# how 2 connect samsung sgh-e250 mobile 2 my pc?



## evewin89 (May 30, 2008)

hi everybody,yesterday only i bought a new samsung sgh-e250 mobile,which doesn't come with any driver cd or data cable.i also hav 1 samsung sgh-e490 which bundled with its driver cd + data cable. is there ny way 2 connect my e-250 with my pc using DATA CABLE?


----------



## rahul_u_know_me (May 30, 2008)

install the device driver and software came with the set and ...here you go it will detect the mobile and it can be syncronised than


----------



## PcEnthu (May 30, 2008)

Better get a bluetooth dongle and install the Bluesoleil software


----------



## evewin89 (May 30, 2008)

rahul_u_know_me said:


> install the device driver and software came with the set and ...here you go it will detect the mobile and it can be syncronised than



i already mentioned above dat my phone (sgh-e250) doesn't cum with ny DATA CABLE or driver cd.


----------



## ThinkFree (May 30, 2008)

Look up in the manual. Buy the data cable that supports you phone. Driver must be available at samsungs' site. Or use bluetooth


----------



## rahul_u_know_me (May 30, 2008)

evewin89 said:


> i already mentioned above dat my phone (sgh-e250) doesn't cum with ny DATA CABLE or driver cd.



sorry man my mistake.... see there are a lot of different types of cabeles in samsung... even if they come with the same type of sockets to connect to mobile... they are not intercompitable .... so its better that u go through the user manual.... if dont have any, search for it on samsung website... and its always better to purchase it from samsung showroom itself....softwares will come with the cable itself...


----------



## infra_red_dude (May 30, 2008)

Last time I saw E250 and E500 had the same data cable. So you can try here too. Just put the driver CD of the data cable you got with E500 into the optical drive. Plug in the data cable to the phone and the other end ot the usb port. If its compatible then Windows will ask for the data cable driver. Point the source to the optical drive.

PS: Use at your own risk. Do not force the connectors if they refuse to go in.


----------



## evewin89 (May 31, 2008)

nw i m able 2 connect my e-250 2 my computer as a mass storage device with my old 
e-490 data cable,  this was possible (wen i changed my phone setting, from "modem 2 mass storage")  bt still i dont have the drivers of e-250 & because of that my samsung pc suit software doesn't recognize e-250.can ny1 provide me the link 2 download e-250 drivers..


----------



## infra_red_dude (May 31, 2008)

AFAIK, you don't need any drivers separately. Download PC Suite for your Windows version from here: *www.samsung.com/me/support/product...I=/me/module/ssi/right/rmenu_mobilephones.sec

It has everything to sync your phone.


----------

## DATASET RECORDS:
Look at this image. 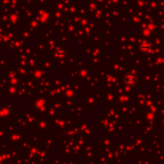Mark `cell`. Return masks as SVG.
<instances>
[{
    "instance_id": "6da1fadb",
    "label": "cell",
    "mask_w": 164,
    "mask_h": 164,
    "mask_svg": "<svg viewBox=\"0 0 164 164\" xmlns=\"http://www.w3.org/2000/svg\"><path fill=\"white\" fill-rule=\"evenodd\" d=\"M125 83L129 86H133L136 84V81H137V77L133 73H128L127 76H125Z\"/></svg>"
},
{
    "instance_id": "7a4b0ae2",
    "label": "cell",
    "mask_w": 164,
    "mask_h": 164,
    "mask_svg": "<svg viewBox=\"0 0 164 164\" xmlns=\"http://www.w3.org/2000/svg\"><path fill=\"white\" fill-rule=\"evenodd\" d=\"M56 54H57V56H58L59 58L64 59V58H65L67 52H66V50H65L64 49H63V47H60V49H58Z\"/></svg>"
}]
</instances>
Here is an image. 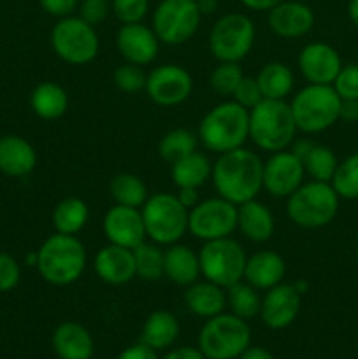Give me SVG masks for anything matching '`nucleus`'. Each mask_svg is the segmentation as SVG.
Instances as JSON below:
<instances>
[{
	"instance_id": "11",
	"label": "nucleus",
	"mask_w": 358,
	"mask_h": 359,
	"mask_svg": "<svg viewBox=\"0 0 358 359\" xmlns=\"http://www.w3.org/2000/svg\"><path fill=\"white\" fill-rule=\"evenodd\" d=\"M255 37V23L248 14H223L211 28L209 51L218 62L241 63L251 53Z\"/></svg>"
},
{
	"instance_id": "1",
	"label": "nucleus",
	"mask_w": 358,
	"mask_h": 359,
	"mask_svg": "<svg viewBox=\"0 0 358 359\" xmlns=\"http://www.w3.org/2000/svg\"><path fill=\"white\" fill-rule=\"evenodd\" d=\"M211 181L218 196L234 205L258 198L263 189L262 158L244 146L218 154V160L213 163Z\"/></svg>"
},
{
	"instance_id": "25",
	"label": "nucleus",
	"mask_w": 358,
	"mask_h": 359,
	"mask_svg": "<svg viewBox=\"0 0 358 359\" xmlns=\"http://www.w3.org/2000/svg\"><path fill=\"white\" fill-rule=\"evenodd\" d=\"M237 230L255 244L270 241L276 230L272 210L256 198L241 203L237 205Z\"/></svg>"
},
{
	"instance_id": "2",
	"label": "nucleus",
	"mask_w": 358,
	"mask_h": 359,
	"mask_svg": "<svg viewBox=\"0 0 358 359\" xmlns=\"http://www.w3.org/2000/svg\"><path fill=\"white\" fill-rule=\"evenodd\" d=\"M88 265L86 248L77 235L53 233L37 249L39 276L51 286H70L83 277Z\"/></svg>"
},
{
	"instance_id": "13",
	"label": "nucleus",
	"mask_w": 358,
	"mask_h": 359,
	"mask_svg": "<svg viewBox=\"0 0 358 359\" xmlns=\"http://www.w3.org/2000/svg\"><path fill=\"white\" fill-rule=\"evenodd\" d=\"M237 230V205L216 196L197 203L188 214V231L199 241L232 237Z\"/></svg>"
},
{
	"instance_id": "34",
	"label": "nucleus",
	"mask_w": 358,
	"mask_h": 359,
	"mask_svg": "<svg viewBox=\"0 0 358 359\" xmlns=\"http://www.w3.org/2000/svg\"><path fill=\"white\" fill-rule=\"evenodd\" d=\"M133 259H135V277L146 283H157L165 277L164 270V255L161 245L154 242L144 241L137 248L132 249Z\"/></svg>"
},
{
	"instance_id": "30",
	"label": "nucleus",
	"mask_w": 358,
	"mask_h": 359,
	"mask_svg": "<svg viewBox=\"0 0 358 359\" xmlns=\"http://www.w3.org/2000/svg\"><path fill=\"white\" fill-rule=\"evenodd\" d=\"M213 163L202 151H193L171 165V177L175 188H195L206 184L211 179Z\"/></svg>"
},
{
	"instance_id": "26",
	"label": "nucleus",
	"mask_w": 358,
	"mask_h": 359,
	"mask_svg": "<svg viewBox=\"0 0 358 359\" xmlns=\"http://www.w3.org/2000/svg\"><path fill=\"white\" fill-rule=\"evenodd\" d=\"M185 305L199 318H214L227 307V291L211 280H197L186 286Z\"/></svg>"
},
{
	"instance_id": "35",
	"label": "nucleus",
	"mask_w": 358,
	"mask_h": 359,
	"mask_svg": "<svg viewBox=\"0 0 358 359\" xmlns=\"http://www.w3.org/2000/svg\"><path fill=\"white\" fill-rule=\"evenodd\" d=\"M227 305L230 312L237 318L249 321V319L260 316V307H262V297L258 290L248 284L246 280L227 287Z\"/></svg>"
},
{
	"instance_id": "43",
	"label": "nucleus",
	"mask_w": 358,
	"mask_h": 359,
	"mask_svg": "<svg viewBox=\"0 0 358 359\" xmlns=\"http://www.w3.org/2000/svg\"><path fill=\"white\" fill-rule=\"evenodd\" d=\"M21 280V266L9 252H0V293L16 290Z\"/></svg>"
},
{
	"instance_id": "39",
	"label": "nucleus",
	"mask_w": 358,
	"mask_h": 359,
	"mask_svg": "<svg viewBox=\"0 0 358 359\" xmlns=\"http://www.w3.org/2000/svg\"><path fill=\"white\" fill-rule=\"evenodd\" d=\"M242 77H244V72H242V67L239 63L220 62L211 72V90L220 97H232Z\"/></svg>"
},
{
	"instance_id": "50",
	"label": "nucleus",
	"mask_w": 358,
	"mask_h": 359,
	"mask_svg": "<svg viewBox=\"0 0 358 359\" xmlns=\"http://www.w3.org/2000/svg\"><path fill=\"white\" fill-rule=\"evenodd\" d=\"M339 118L346 121H358V100H343Z\"/></svg>"
},
{
	"instance_id": "10",
	"label": "nucleus",
	"mask_w": 358,
	"mask_h": 359,
	"mask_svg": "<svg viewBox=\"0 0 358 359\" xmlns=\"http://www.w3.org/2000/svg\"><path fill=\"white\" fill-rule=\"evenodd\" d=\"M51 48L65 63L86 65L97 58L100 39L95 27L72 14L56 21L51 30Z\"/></svg>"
},
{
	"instance_id": "20",
	"label": "nucleus",
	"mask_w": 358,
	"mask_h": 359,
	"mask_svg": "<svg viewBox=\"0 0 358 359\" xmlns=\"http://www.w3.org/2000/svg\"><path fill=\"white\" fill-rule=\"evenodd\" d=\"M267 23L274 35L281 39H298L307 35L314 27V13L311 7L298 0H283L267 11Z\"/></svg>"
},
{
	"instance_id": "52",
	"label": "nucleus",
	"mask_w": 358,
	"mask_h": 359,
	"mask_svg": "<svg viewBox=\"0 0 358 359\" xmlns=\"http://www.w3.org/2000/svg\"><path fill=\"white\" fill-rule=\"evenodd\" d=\"M239 359H274V356L269 349H265V347L249 346L248 349L239 356Z\"/></svg>"
},
{
	"instance_id": "37",
	"label": "nucleus",
	"mask_w": 358,
	"mask_h": 359,
	"mask_svg": "<svg viewBox=\"0 0 358 359\" xmlns=\"http://www.w3.org/2000/svg\"><path fill=\"white\" fill-rule=\"evenodd\" d=\"M305 168V174L311 177V181L330 182L333 177V172L337 168V158L333 151L326 146H314L311 147L305 158L302 160Z\"/></svg>"
},
{
	"instance_id": "15",
	"label": "nucleus",
	"mask_w": 358,
	"mask_h": 359,
	"mask_svg": "<svg viewBox=\"0 0 358 359\" xmlns=\"http://www.w3.org/2000/svg\"><path fill=\"white\" fill-rule=\"evenodd\" d=\"M305 168L290 149L270 153L263 161V189L274 198H288L304 182Z\"/></svg>"
},
{
	"instance_id": "42",
	"label": "nucleus",
	"mask_w": 358,
	"mask_h": 359,
	"mask_svg": "<svg viewBox=\"0 0 358 359\" xmlns=\"http://www.w3.org/2000/svg\"><path fill=\"white\" fill-rule=\"evenodd\" d=\"M333 90L340 97V100H358V65L351 63L340 69L333 81Z\"/></svg>"
},
{
	"instance_id": "14",
	"label": "nucleus",
	"mask_w": 358,
	"mask_h": 359,
	"mask_svg": "<svg viewBox=\"0 0 358 359\" xmlns=\"http://www.w3.org/2000/svg\"><path fill=\"white\" fill-rule=\"evenodd\" d=\"M147 98L160 107H175L190 98L193 91V77L185 67L175 63L158 65L146 77Z\"/></svg>"
},
{
	"instance_id": "38",
	"label": "nucleus",
	"mask_w": 358,
	"mask_h": 359,
	"mask_svg": "<svg viewBox=\"0 0 358 359\" xmlns=\"http://www.w3.org/2000/svg\"><path fill=\"white\" fill-rule=\"evenodd\" d=\"M330 184L336 189L339 198H358V153L351 154L343 163L337 165Z\"/></svg>"
},
{
	"instance_id": "28",
	"label": "nucleus",
	"mask_w": 358,
	"mask_h": 359,
	"mask_svg": "<svg viewBox=\"0 0 358 359\" xmlns=\"http://www.w3.org/2000/svg\"><path fill=\"white\" fill-rule=\"evenodd\" d=\"M30 107L37 118L55 121L62 118L69 109V95L62 84L44 81L32 90Z\"/></svg>"
},
{
	"instance_id": "7",
	"label": "nucleus",
	"mask_w": 358,
	"mask_h": 359,
	"mask_svg": "<svg viewBox=\"0 0 358 359\" xmlns=\"http://www.w3.org/2000/svg\"><path fill=\"white\" fill-rule=\"evenodd\" d=\"M340 97L332 84H307L291 100V114L298 132L319 133L333 125L340 114Z\"/></svg>"
},
{
	"instance_id": "3",
	"label": "nucleus",
	"mask_w": 358,
	"mask_h": 359,
	"mask_svg": "<svg viewBox=\"0 0 358 359\" xmlns=\"http://www.w3.org/2000/svg\"><path fill=\"white\" fill-rule=\"evenodd\" d=\"M199 142L211 153H227L242 147L249 139V111L237 102L214 105L199 123Z\"/></svg>"
},
{
	"instance_id": "19",
	"label": "nucleus",
	"mask_w": 358,
	"mask_h": 359,
	"mask_svg": "<svg viewBox=\"0 0 358 359\" xmlns=\"http://www.w3.org/2000/svg\"><path fill=\"white\" fill-rule=\"evenodd\" d=\"M298 70L309 84H333L343 69L340 56L325 42H311L304 46L297 58Z\"/></svg>"
},
{
	"instance_id": "21",
	"label": "nucleus",
	"mask_w": 358,
	"mask_h": 359,
	"mask_svg": "<svg viewBox=\"0 0 358 359\" xmlns=\"http://www.w3.org/2000/svg\"><path fill=\"white\" fill-rule=\"evenodd\" d=\"M95 273L109 286H123L135 279L133 251L121 245L107 244L95 256Z\"/></svg>"
},
{
	"instance_id": "23",
	"label": "nucleus",
	"mask_w": 358,
	"mask_h": 359,
	"mask_svg": "<svg viewBox=\"0 0 358 359\" xmlns=\"http://www.w3.org/2000/svg\"><path fill=\"white\" fill-rule=\"evenodd\" d=\"M51 346L60 359H91L95 353L93 337L76 321L60 323L53 332Z\"/></svg>"
},
{
	"instance_id": "55",
	"label": "nucleus",
	"mask_w": 358,
	"mask_h": 359,
	"mask_svg": "<svg viewBox=\"0 0 358 359\" xmlns=\"http://www.w3.org/2000/svg\"><path fill=\"white\" fill-rule=\"evenodd\" d=\"M293 286H295V290H297L300 294H304L305 291H307V283H305V280H295Z\"/></svg>"
},
{
	"instance_id": "48",
	"label": "nucleus",
	"mask_w": 358,
	"mask_h": 359,
	"mask_svg": "<svg viewBox=\"0 0 358 359\" xmlns=\"http://www.w3.org/2000/svg\"><path fill=\"white\" fill-rule=\"evenodd\" d=\"M164 359H206V356H204L202 351H200L199 347L183 346L165 354Z\"/></svg>"
},
{
	"instance_id": "56",
	"label": "nucleus",
	"mask_w": 358,
	"mask_h": 359,
	"mask_svg": "<svg viewBox=\"0 0 358 359\" xmlns=\"http://www.w3.org/2000/svg\"><path fill=\"white\" fill-rule=\"evenodd\" d=\"M357 256H358V244H357Z\"/></svg>"
},
{
	"instance_id": "16",
	"label": "nucleus",
	"mask_w": 358,
	"mask_h": 359,
	"mask_svg": "<svg viewBox=\"0 0 358 359\" xmlns=\"http://www.w3.org/2000/svg\"><path fill=\"white\" fill-rule=\"evenodd\" d=\"M102 231L109 244L121 245V248L133 249L147 241L140 209L118 205V203L109 207L107 212L104 214Z\"/></svg>"
},
{
	"instance_id": "54",
	"label": "nucleus",
	"mask_w": 358,
	"mask_h": 359,
	"mask_svg": "<svg viewBox=\"0 0 358 359\" xmlns=\"http://www.w3.org/2000/svg\"><path fill=\"white\" fill-rule=\"evenodd\" d=\"M347 14H350L351 21L358 27V0H350V6H347Z\"/></svg>"
},
{
	"instance_id": "45",
	"label": "nucleus",
	"mask_w": 358,
	"mask_h": 359,
	"mask_svg": "<svg viewBox=\"0 0 358 359\" xmlns=\"http://www.w3.org/2000/svg\"><path fill=\"white\" fill-rule=\"evenodd\" d=\"M79 18L90 23L91 27H98L107 20L111 13V2L109 0H83L79 4Z\"/></svg>"
},
{
	"instance_id": "29",
	"label": "nucleus",
	"mask_w": 358,
	"mask_h": 359,
	"mask_svg": "<svg viewBox=\"0 0 358 359\" xmlns=\"http://www.w3.org/2000/svg\"><path fill=\"white\" fill-rule=\"evenodd\" d=\"M178 318L168 311H154L144 321L139 342L154 351H164L168 349L178 340Z\"/></svg>"
},
{
	"instance_id": "12",
	"label": "nucleus",
	"mask_w": 358,
	"mask_h": 359,
	"mask_svg": "<svg viewBox=\"0 0 358 359\" xmlns=\"http://www.w3.org/2000/svg\"><path fill=\"white\" fill-rule=\"evenodd\" d=\"M200 13L197 0H160L153 11V32L167 46H181L199 32Z\"/></svg>"
},
{
	"instance_id": "9",
	"label": "nucleus",
	"mask_w": 358,
	"mask_h": 359,
	"mask_svg": "<svg viewBox=\"0 0 358 359\" xmlns=\"http://www.w3.org/2000/svg\"><path fill=\"white\" fill-rule=\"evenodd\" d=\"M246 259L244 248L232 237L207 241L199 252L200 273L227 290L244 279Z\"/></svg>"
},
{
	"instance_id": "24",
	"label": "nucleus",
	"mask_w": 358,
	"mask_h": 359,
	"mask_svg": "<svg viewBox=\"0 0 358 359\" xmlns=\"http://www.w3.org/2000/svg\"><path fill=\"white\" fill-rule=\"evenodd\" d=\"M284 276H286V263H284L283 256L269 251V249H263V251L248 256L242 280L251 284L258 291H267L283 283Z\"/></svg>"
},
{
	"instance_id": "22",
	"label": "nucleus",
	"mask_w": 358,
	"mask_h": 359,
	"mask_svg": "<svg viewBox=\"0 0 358 359\" xmlns=\"http://www.w3.org/2000/svg\"><path fill=\"white\" fill-rule=\"evenodd\" d=\"M37 167V153L27 139L20 135L0 137V172L9 177H27Z\"/></svg>"
},
{
	"instance_id": "44",
	"label": "nucleus",
	"mask_w": 358,
	"mask_h": 359,
	"mask_svg": "<svg viewBox=\"0 0 358 359\" xmlns=\"http://www.w3.org/2000/svg\"><path fill=\"white\" fill-rule=\"evenodd\" d=\"M232 100L237 102L239 105H242L248 111L258 105L263 100V95L260 91L258 83H256V77H242V81L237 84L234 95H232Z\"/></svg>"
},
{
	"instance_id": "32",
	"label": "nucleus",
	"mask_w": 358,
	"mask_h": 359,
	"mask_svg": "<svg viewBox=\"0 0 358 359\" xmlns=\"http://www.w3.org/2000/svg\"><path fill=\"white\" fill-rule=\"evenodd\" d=\"M256 83H258L263 98L286 100L295 86V77L288 65L281 62H270L260 69Z\"/></svg>"
},
{
	"instance_id": "53",
	"label": "nucleus",
	"mask_w": 358,
	"mask_h": 359,
	"mask_svg": "<svg viewBox=\"0 0 358 359\" xmlns=\"http://www.w3.org/2000/svg\"><path fill=\"white\" fill-rule=\"evenodd\" d=\"M197 6H199L202 16L204 14H213L218 9V0H197Z\"/></svg>"
},
{
	"instance_id": "41",
	"label": "nucleus",
	"mask_w": 358,
	"mask_h": 359,
	"mask_svg": "<svg viewBox=\"0 0 358 359\" xmlns=\"http://www.w3.org/2000/svg\"><path fill=\"white\" fill-rule=\"evenodd\" d=\"M111 13L121 25L142 23L150 13V0H111Z\"/></svg>"
},
{
	"instance_id": "8",
	"label": "nucleus",
	"mask_w": 358,
	"mask_h": 359,
	"mask_svg": "<svg viewBox=\"0 0 358 359\" xmlns=\"http://www.w3.org/2000/svg\"><path fill=\"white\" fill-rule=\"evenodd\" d=\"M251 346V328L248 321L230 314L206 319L199 333V349L206 359H235Z\"/></svg>"
},
{
	"instance_id": "36",
	"label": "nucleus",
	"mask_w": 358,
	"mask_h": 359,
	"mask_svg": "<svg viewBox=\"0 0 358 359\" xmlns=\"http://www.w3.org/2000/svg\"><path fill=\"white\" fill-rule=\"evenodd\" d=\"M199 146V137L188 128H174L165 133L158 142V154L167 163L181 160L186 154L197 151Z\"/></svg>"
},
{
	"instance_id": "31",
	"label": "nucleus",
	"mask_w": 358,
	"mask_h": 359,
	"mask_svg": "<svg viewBox=\"0 0 358 359\" xmlns=\"http://www.w3.org/2000/svg\"><path fill=\"white\" fill-rule=\"evenodd\" d=\"M90 219V209L86 202L77 196H67L60 200L51 214V223L56 233L77 235L84 230Z\"/></svg>"
},
{
	"instance_id": "46",
	"label": "nucleus",
	"mask_w": 358,
	"mask_h": 359,
	"mask_svg": "<svg viewBox=\"0 0 358 359\" xmlns=\"http://www.w3.org/2000/svg\"><path fill=\"white\" fill-rule=\"evenodd\" d=\"M42 11L48 13L49 16L55 18H67L72 16L79 7V0H39Z\"/></svg>"
},
{
	"instance_id": "33",
	"label": "nucleus",
	"mask_w": 358,
	"mask_h": 359,
	"mask_svg": "<svg viewBox=\"0 0 358 359\" xmlns=\"http://www.w3.org/2000/svg\"><path fill=\"white\" fill-rule=\"evenodd\" d=\"M109 193H111V198L114 200V203L133 207V209H140L147 200V196H150V191H147V186L142 181V177L130 174V172L116 174L109 182Z\"/></svg>"
},
{
	"instance_id": "51",
	"label": "nucleus",
	"mask_w": 358,
	"mask_h": 359,
	"mask_svg": "<svg viewBox=\"0 0 358 359\" xmlns=\"http://www.w3.org/2000/svg\"><path fill=\"white\" fill-rule=\"evenodd\" d=\"M239 2L251 11H270L283 0H239Z\"/></svg>"
},
{
	"instance_id": "17",
	"label": "nucleus",
	"mask_w": 358,
	"mask_h": 359,
	"mask_svg": "<svg viewBox=\"0 0 358 359\" xmlns=\"http://www.w3.org/2000/svg\"><path fill=\"white\" fill-rule=\"evenodd\" d=\"M116 49L126 63L150 65L160 51V41L153 28L144 23L121 25L116 32Z\"/></svg>"
},
{
	"instance_id": "47",
	"label": "nucleus",
	"mask_w": 358,
	"mask_h": 359,
	"mask_svg": "<svg viewBox=\"0 0 358 359\" xmlns=\"http://www.w3.org/2000/svg\"><path fill=\"white\" fill-rule=\"evenodd\" d=\"M116 359H160V358L157 356V351L144 346L142 342H137L133 344V346H128L126 349H123Z\"/></svg>"
},
{
	"instance_id": "18",
	"label": "nucleus",
	"mask_w": 358,
	"mask_h": 359,
	"mask_svg": "<svg viewBox=\"0 0 358 359\" xmlns=\"http://www.w3.org/2000/svg\"><path fill=\"white\" fill-rule=\"evenodd\" d=\"M302 294L291 284H277L265 291L260 307V319L270 330H284L300 312Z\"/></svg>"
},
{
	"instance_id": "49",
	"label": "nucleus",
	"mask_w": 358,
	"mask_h": 359,
	"mask_svg": "<svg viewBox=\"0 0 358 359\" xmlns=\"http://www.w3.org/2000/svg\"><path fill=\"white\" fill-rule=\"evenodd\" d=\"M178 198L179 202L183 203V205L186 207V209H193V207L197 205V203L200 202L199 200V189L195 188H179L178 191Z\"/></svg>"
},
{
	"instance_id": "27",
	"label": "nucleus",
	"mask_w": 358,
	"mask_h": 359,
	"mask_svg": "<svg viewBox=\"0 0 358 359\" xmlns=\"http://www.w3.org/2000/svg\"><path fill=\"white\" fill-rule=\"evenodd\" d=\"M164 270L165 277L175 286H190V284L197 283L200 273V262L199 255L193 252L188 245L183 244H172L167 245L164 255Z\"/></svg>"
},
{
	"instance_id": "6",
	"label": "nucleus",
	"mask_w": 358,
	"mask_h": 359,
	"mask_svg": "<svg viewBox=\"0 0 358 359\" xmlns=\"http://www.w3.org/2000/svg\"><path fill=\"white\" fill-rule=\"evenodd\" d=\"M146 237L158 245L178 244L188 231L190 210L174 193H151L140 207Z\"/></svg>"
},
{
	"instance_id": "5",
	"label": "nucleus",
	"mask_w": 358,
	"mask_h": 359,
	"mask_svg": "<svg viewBox=\"0 0 358 359\" xmlns=\"http://www.w3.org/2000/svg\"><path fill=\"white\" fill-rule=\"evenodd\" d=\"M339 210V195L330 182H302L286 198V216L293 224L316 230L332 223Z\"/></svg>"
},
{
	"instance_id": "40",
	"label": "nucleus",
	"mask_w": 358,
	"mask_h": 359,
	"mask_svg": "<svg viewBox=\"0 0 358 359\" xmlns=\"http://www.w3.org/2000/svg\"><path fill=\"white\" fill-rule=\"evenodd\" d=\"M146 77L142 67L133 65V63H121L112 72V83L123 93H137V91H144L146 88Z\"/></svg>"
},
{
	"instance_id": "4",
	"label": "nucleus",
	"mask_w": 358,
	"mask_h": 359,
	"mask_svg": "<svg viewBox=\"0 0 358 359\" xmlns=\"http://www.w3.org/2000/svg\"><path fill=\"white\" fill-rule=\"evenodd\" d=\"M291 107L286 100L263 98L249 111V139L258 149L267 153L284 151L297 135Z\"/></svg>"
}]
</instances>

## TASKS TO COMPLETE:
1. In the forum thread about connecting the Samsung SGH-E250, what phone setting change let evewin89 connect the phone to the computer as a mass storage device?
2. List the username of every person who posted in the forum thread about connecting the Samsung SGH-E250, giving each name once.
3. Extract the passage of the Samsung SGH-E250 thread between "hi everybody,yesterday only" and "using DATA CABLE?", inclusive.

## ANSWERS BELOW:
1. The setting was changed from "modem" to "mass storage."

2. evewin89, rahul_u_know_me, PcEnthu, ThinkFree, infra_red_dude

3.
hi everybody,yesterday only i bought a new samsung sgh-e250 mobile,which doesn't come with any driver cd or data cable.i also hav 1 samsung sgh-e490 which bundled with its driver cd + data cable. is there ny way 2 connect my e-250 with my pc using DATA CABLE?